» What to work on: No images are to be carried over; print all other material exactly as it stands.

» Task inputs:
+++++
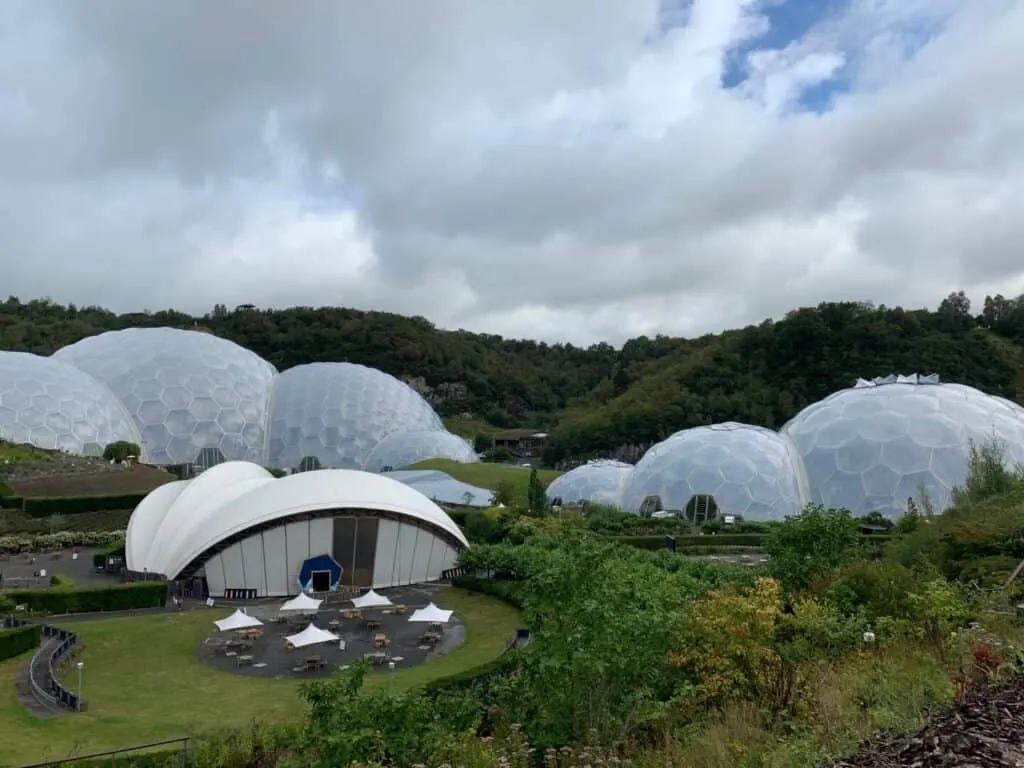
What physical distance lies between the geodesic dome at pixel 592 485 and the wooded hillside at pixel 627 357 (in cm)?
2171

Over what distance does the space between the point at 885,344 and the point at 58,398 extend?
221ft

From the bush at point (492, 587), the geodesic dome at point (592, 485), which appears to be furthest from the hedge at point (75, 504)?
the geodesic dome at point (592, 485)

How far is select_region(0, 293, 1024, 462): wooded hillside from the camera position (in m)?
+++++
» Expected answer:
What physical distance lies between the geodesic dome at pixel 592 485 and the wooded hillside at pixel 627 357 (in cm)?
2171

Over what distance does the space between the point at 885,344 and the point at 58,398 extend?
221ft

From the bush at point (492, 587), the geodesic dome at point (592, 485), which appears to be furthest from the hedge at point (75, 504)?
the geodesic dome at point (592, 485)

How far is select_region(0, 293, 1024, 462): wooded hillside from the camera position (in m)?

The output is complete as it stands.